Sophia Martelli in The Guardian

Only Lovers Left Alive

Jim Jarmusch’s smacked-out vampire movie ‘Only Lovers Left Alive’ starts with a close-up of a seven-inch single spinning on a turntable. Which is apt, as this slim, dreamy film demands that you kick back and slip into its slow, deadpan groove if it’s not going to drive you completely mad. Tom Hiddleston and Tilda Swinton are Adam and Eve, a married vampire couple of many centuries standing. He’s depressed and surrounded by records and guitars in a Gothic house in Detroit; she’s living in a flat in Tangier. They’ve seen it all and met everyone – the English civil war, Franz Schubert – and life’s taken on a fin-de-siècle, morose air.

Jarmusch’s film looks beautiful and has a groovy nighttime air to it, especially when Adam and Eve drive about the ruins of Detroit at night in Adam’s white Jaguar XJS. These scenes could be the hippest travelogue moments ever committed to screen. But ‘Only Lovers Left Alive’ drags its feet and shows serious signs of anaemia as a story. Really, though, Jarmusch doesn’t seem too concerned with story at all, and he rarely has been, with some of his films like ‘Coffee and Cigarettes’, ‘Mystery Train’ and ‘Night on Earth’ dispensing altogether with the pretence that the feature-length work is his strength.

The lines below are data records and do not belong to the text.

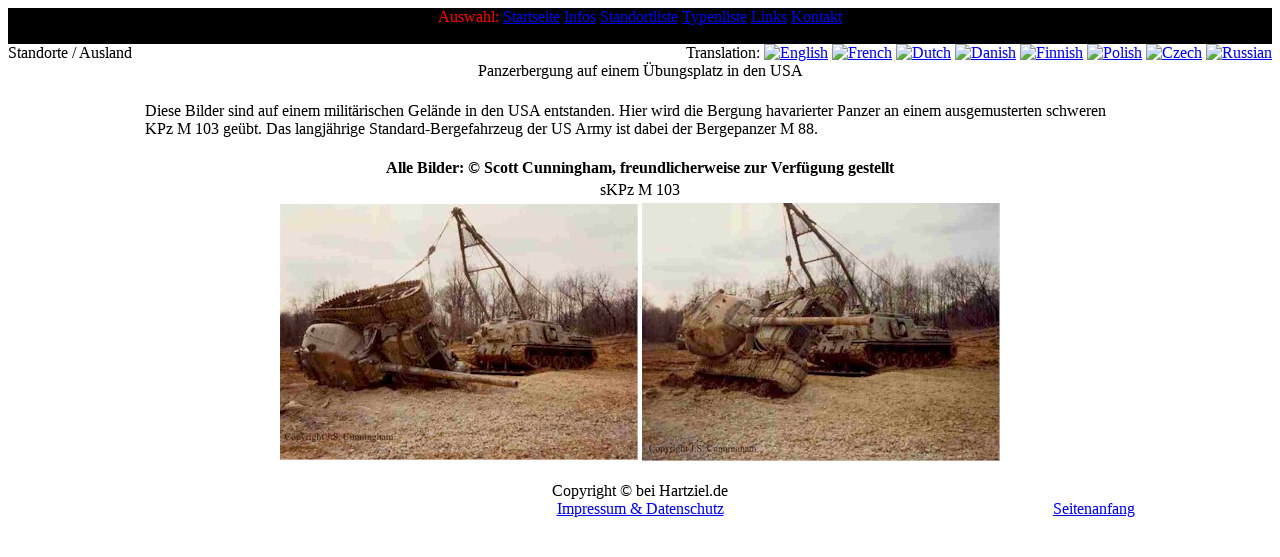

--- FILE ---
content_type: text/html
request_url: https://www.hartziel.de/ausl_usa/index.htm
body_size: 999
content:
<?xml version="1.0" encoding="utf-8"?>
<!DOCTYPE html PUBLIC "-//W3C//DTD XHTML 1.0 Transitional//EN" "http://www.w3.org/TR/xhtml1/DTD/xhtml1-transitional.dtd">
<html xmlns="http://www.w3.org/1999/xhtml" xml:lang="de" lang="de">
<head>
<title>Übungsplatz in den USA</title>
<meta http-equiv="Content-Type" content="text/html; charset=utf-8" />
<meta http-equiv="Content-Style-Type" content="text/css" />
<meta name="date" content="2000-12-26" />
<link rel="shortcut icon" href="../favicon.ico" />
<link rel="stylesheet" href="../_basis/standard.css" type="text/css" />
<link rel="stylesheet" href="../_basis/lightbox.css" type="text/css" />
<script src="../_basis/gtranslate.js" type="text/javascript"></script>
<script src="../_basis/jquery-1.7.2.min.js" type="text/javascript"></script>
<script src="../_basis/lightbox.js" type="text/javascript"></script>
</head>
<body>
<a name="Top"></a>
<table width="100%" border="0" align="center" cellpadding="0" cellspacing="0"  bgcolor="#000000">
  <tr align="center">
    <td colspan="2" class="navi"><font color="#FF0000">Auswahl:</font> <a href="../index.htm">Startseite</a> <a href="../infos.htm">Infos</a> <a href="../standort.htm">Standortliste</a> <a href="../typen.htm">Typenliste</a> <a href="../links.htm">Links</a> <a href="../impressum.htm">Kontakt</a></td>
  </tr>
  <tr align="center" valign="top">
    <td colspan="2" class="head">Hartziel.de</td>
  </tr>
</table>
<table width="100%" border="0" align="center" cellpadding="0" cellspacing="0">
  <tr valign="bottom">
    <td width="50%" class="kleintext">Standorte / Ausland</td>
    <td width="50%" align="right" class="kleintext">Translation: <a href="javascript:doGTranslate('de|en')" title="English" class="gflag" style="background-position:-0px -0px;"><img src="../_basis/images/gtrans_blank.png" height="16" width="16" alt="English" /></a>&nbsp;<a href="javascript:doGTranslate('de|fr')" title="French" class="gflag" style="background-position:-200px -100px;"><img src="../_basis/images/gtrans_blank.png" height="16" width="16" alt="French" /></a>&nbsp;<a href="javascript:doGTranslate('de|nl')" title="Dutch" class="gflag" style="background-position:-0px -100px;"><img src="../_basis/images/gtrans_blank.png" height="16" width="16" alt="Dutch" /></a>&nbsp;<a href="javascript:doGTranslate('de|da')" title="Danish" class="gflag" style="background-position:-700px -0px;"><img src="../_basis/images/gtrans_blank.png" height="16" width="16" alt="Danish" /></a>&nbsp;<a href="javascript:doGTranslate('de|fi')" title="Finnish" class="gflag" style="background-position:-100px -100px;"><img src="../_basis/images/gtrans_blank.png" height="16" width="16" alt="Finnish" /></a>&nbsp;<a href="javascript:doGTranslate('de|pl')" title="Polish" class="gflag" style="background-position:-200px -200px;"><img src="../_basis/images/gtrans_blank.png" height="16" width="16" alt="Polish" /></a>&nbsp;<a href="javascript:doGTranslate('de|cs')" title="Czech" class="gflag" style="background-position:-600px -0px;"><img src="../_basis/images/gtrans_blank.png" height="16" width="16" alt="Czech" /></a>&nbsp;<a href="javascript:doGTranslate('de|ru')" title="Russian" class="gflag" style="background-position:-500px -200px;"><img src="../_basis/images/gtrans_blank.png" height="16" width="16" alt="Russian" /></a></td>
  </tr>
  <tr align="center" valign="top">
    <td height="40" colspan="2" class="titel">Panzerbergung auf einem Übungsplatz
      in den USA</td>
  </tr>
</table>
<table width="990" align="center" border="0" cellpadding="0" cellspacing="0">
  <tr>
    <td class="haupttext">Diese Bilder sind auf einem militärischen Gelände
      in den USA entstanden. Hier wird die Bergung havarierter Panzer an einem
      ausgemusterten schweren KPz M 103 geübt. Das langjährige Standard-Bergefahrzeug
      der US Army ist dabei der Bergepanzer M 88.<br />
&nbsp;</td>
  </tr>
</table>
<table width="720" border="0" align="center">
  <tr>
    <th colspan="2"><span class="credit">Alle Bilder: &copy; Scott Cunningham,
        freundlicherweise zur Verfügung gestellt</span></th>
  </tr>
  <tr align="center">
    <td colspan="2" class="kleintext">sKPz M 103</td>
  </tr>
  <tr align="center">
    <td width="50%"><img src="usa_103_2.jpg" alt="M 103" width="358" height="256" /></td>
    <td width="50%"><img src="usa_103_1.jpg" alt="M 103" width="358" height="258" /></td>
  </tr>
</table>
<table width="990" align="center" border="0" cellpadding="0" cellspacing="0">
  <tr valign="bottom">
    <td width="20%"></td>
    <td width="60%" align="center" class="kleintext">&nbsp;<br />
      Copyright &copy; bei Hartziel.de<br />
      <a href="../impressum.htm">Impressum &amp; Datenschutz</a></td>
    <td width="20%" align="right" class="kleintext"><a href="#Top">Seitenanfang</a></td>
  </tr>
</table>
</body>
</html>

At times it feels like a great idea, atmospherically realised, worryingly diluted. Too many times we hear references to getting up at dusk and going to bed at dawn; the talk of humans as zombies is repetitive (even if tagging Los Angeles as ‘zombie central’ is brilliant); and the century-hopping namedropping becomes a little tiresome, even if it’s a good gag at first. Brief appearances from Mia Wasikowska as Eve’s less mature sister Ava (she still drinks blood at the source), Anton Yelchin as Adam’s rocker pal Ian and John Hurt as Christopher Marlowe lift the film out of its stylish torpor, and maybe one or two more appearances like this would have given it a boost.

But there’s still something magical and magnetic about this world of mature, know-it-all, ultra-cool vampires that Jarmusch creates and somehow it never seems at all silly. On the contrary, we come to see them as something like cultured heroin addicts – extremely well-read and fine company, but always looking over your shoulder for the next fix. They are a refined sort. They procure their blood on the black market (Adam is in cahoots with a hospital doctor, played by Jeffrey Wright), they recall their friendships with Byron and Shelley, they muse over colourful wild mushrooms (‘Just goes to show: we don’t know shit about fungi,’ says Adam deadly seriously) and they discuss science and planets. If this is partly a compendium of Jarmusch’s arcane knowledge, then Hiddleston and Swinton, dressed to impress and both totally suited to the other-wordly but tender nature of their characters, are surely the guys to share it with us.

Time Out London

The Keeper of Lost Causes

Regulation maverick Danish cop Carl Mørck (Nikolaj Lie Kaas) begins this meat-and-potatoes policier by jumping the gun – a colleague is in hospital, and before he knows it, Mørck’s sent down to basement level to flip through cold cases. He’s assigned a new partner, who by rights ought to be called Mindy, but is instead Assad (Fares Fares).
One case pricks their interest, involving the disappearance of a young politician (Sonja Richter) on a passenger ferry five years earlier. Suicide was suspected, but they smell a rat – in the long tradition of rat-smelling, cold-case-meddling Scandi ‘tecs, they poke around to the point where badges get revoked, careers jeopardised, and wintry flashbacks with grainy film stock are summoned ad nauseam.
All the while, we know that Richter’s character is still alive, imprisoned in Silence of The Lambs-style captivity by an unknown psychopath, and it’s a case of joining the dots in time. Slickly adapted by A Royal Affair’s Nikolaj Arcel, this first screen version of one of Jussi Adler-Olsen’s popular Department Q books has been so successful in Denmark that the sequel is already in post-production. A less blatantly mechanical plot seems the order of the day, since the no-nonsense double act of Kaas and Fares has grit and promise.